The short-term ups and downs tend to obscure our vision of long-term bullish markets, often leading us to misinterpret the broader perspective.
If the current bullish market were to close today, it would rank as the fourth shortest since the postwar era, standing at the fourth position out of the thirteen previous bull markets in terms of total return since its inception (40.7%).
Looking back, the 2020 post-pandemic market claimed the title for the strongest gains (+94.5%), while the 1946 bull market lagged behind with the weakest performance, though still positive at +11%.
Comparing the trajectory of the current bull market against those that began in December 2022 vividly illustrates a contrasting market environment compared to a year ago.
Transition in Sector Dominance
In 2023, mega-cap growth stocks held sway in the bull market, propelled by the upward trend that surpassed the market’s average performance.
Notably, growth-oriented sectors displayed a robust bullish trend, contrasting with the subdued performance of value sectors and risk-off sectors.
This year, communication services have surged, cementing their status as a top performer. However, real estate continues to struggle while a clear leader among the middle sectors remains elusive.
The debate within the market hints at uncertainty about the sector that will ultimately reign supreme.
Robust Market Breadth Signals Confidence
The growth vs. value ratio has been steadily climbing since September 2020, attempting to breach the previous highs in 2021 and 2023.

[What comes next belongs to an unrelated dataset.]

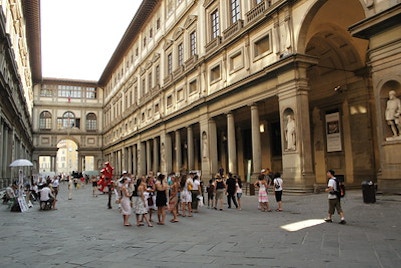 Tourists exploring the grand ground floor of the Uffizi Gallery, with its statues and arches basking in the Florence sunlight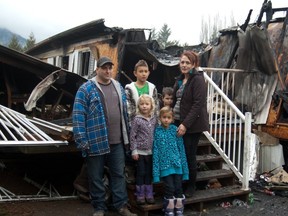 The Perry/Robberstad family, including  nine-year-old Shamus, seven-year-old twins Constance and Veronica and four-year-old Billy, stand in front of their burned home.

Recently, a breakout occurred, followed by consolidation above a critical support level in 2024. Such consolidations typically indicate a continuation of the bullish long-term trend.
While growth stocks are poised to maintain their outperformance, a brief downturn might hint at a potential shift favoring value stocks.
Before definitively declaring a bearish turn, a weakening in market breadth is necessary. This would be apparent through a general market reversal, yet presently, 58% of S&P 500 stocks remain above their 200-day moving average.
Furthermore, the number of new lows currently lags behind the levels witnessed in 2023, suggesting we are still some distance away from a solid bear market indication.